Tuesday, September 1, 2009

I Want to be a Learner, Too

It is the first day of school in the Cleveland Heights School District. I spoke to a young 5th grader last night and was buoyed up by his quick, excited exclamations- "Tomorrow is my first day!! I have all my supplies ready!" And , "Gosh- this is the last year of high school for your son. Wow. He must have LOTS of supplies! Tell him he can't sleep until 10:00 any more!"


So much enthusiasm. So much happy anticipation. There will be flag raising ceremonies and cheerful, inviting teachers, to greet those youngsters...and course syllabi and statements of expectations for the older ones.


Jordan did at least six loads of laundry yesterday, to mark this occasion. We don't talk about it (I was just happy to see the floor of his room again!), but I expect that he didn't want to be caught without just the right thing to wear during the first week.

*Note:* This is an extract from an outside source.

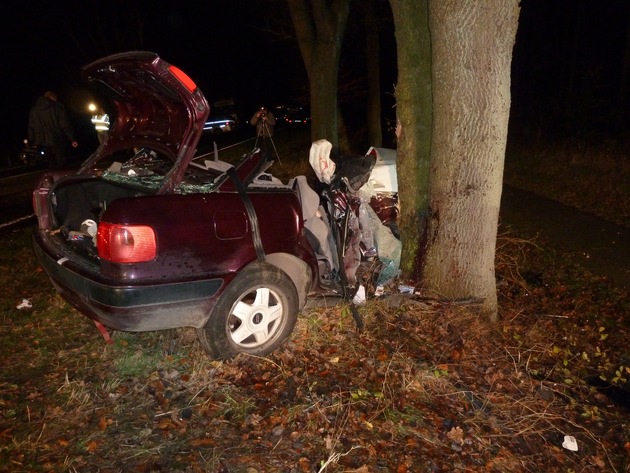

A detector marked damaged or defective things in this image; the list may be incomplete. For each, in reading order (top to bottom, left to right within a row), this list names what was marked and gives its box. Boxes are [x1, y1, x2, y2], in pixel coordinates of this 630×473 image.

wrecked car [30, 51, 400, 360]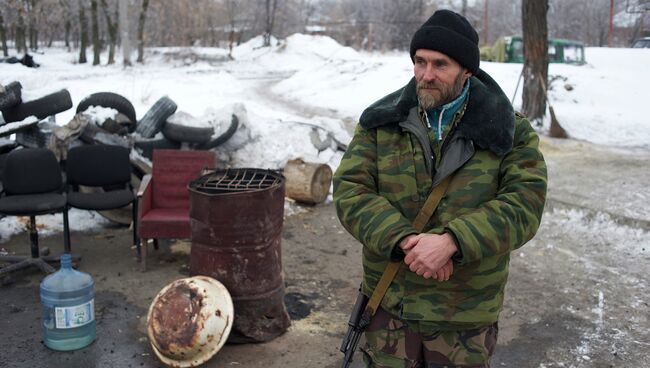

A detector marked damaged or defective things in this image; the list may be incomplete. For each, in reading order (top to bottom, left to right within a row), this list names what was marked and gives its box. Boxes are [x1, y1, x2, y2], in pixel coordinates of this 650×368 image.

rusty metal barrel [187, 168, 288, 344]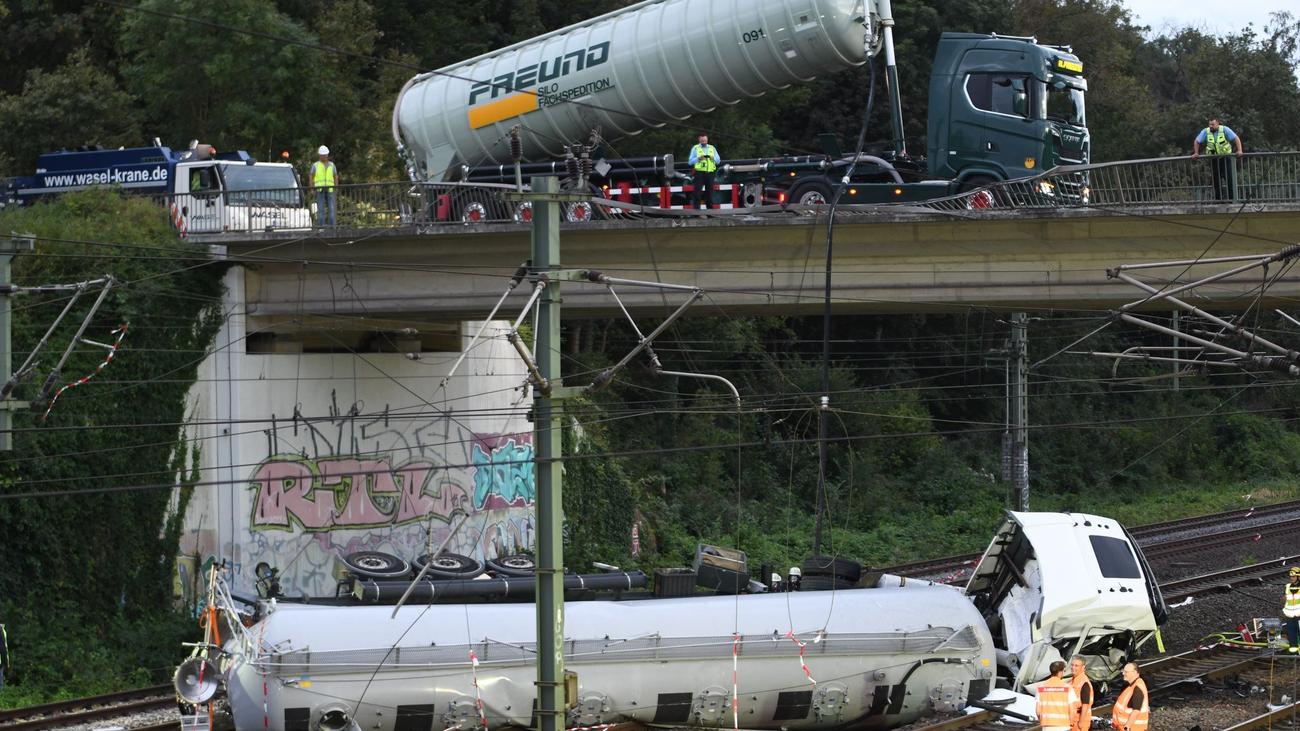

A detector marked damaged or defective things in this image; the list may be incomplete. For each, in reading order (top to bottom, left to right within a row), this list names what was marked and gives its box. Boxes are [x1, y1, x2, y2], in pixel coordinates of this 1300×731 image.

I was happy to drive through a few school zones and see faces in school bus windows, and to wave to other parents as I completed my drop-off routine. The new school year beginnings have been part of my life for about 40 of my 49 years- either as a student myself or as the mother of students. And the calling back to learning still stirs in me. It is more than habitual; it is a hunger.


I want to be a learner, too.


And today I realize that part of the frustration that I described in my last entry comes from the fact that I am not learning. I am in a place where I reorganize the same thoughts, facts and visions on paper over and over again. Nothing new is being created by me or inspired in me or delivered to me.


Today, Robert Kilo stopped into our offices. He is running for Mayor of Cleveland. He is a fascinating candidate, and as I watched him leave the building, I wished I could trail him all day...all week, and learn what makes him tick, then write a story about the man who has relentless energy for a campaign that he refers to as "teamwork" and a role that he labels "servant leader."


My boss came in from a meeting with a Plain Dealer reporter. The way he tells it, he is (kindly, and with integrity) manipulating the press...cleverly preparing them to print a big story when the time is just right. "I spent 40 minutes telling him things off the record; then 15 giving him an on the record story." As if he is the reporter's Deep Throat. I wanted to follow my boss all day...all week, and learn more about how he operates, then sit down and write the story of the man behind the movement to redefine education in Cleveland- the details of who he is and how he did it- through relentless pursuit and clear goals and an ability to stretch the truth, but not too far.


I am thinking of that 5th grade boy, who was apparently much more nervous about the first day this morning, than he had been last night. I want to follow him all day...all week, and write the story of adapting to a new school and new culture, from the child's point of view.


I want to be a learner, too. It is a hunger in me.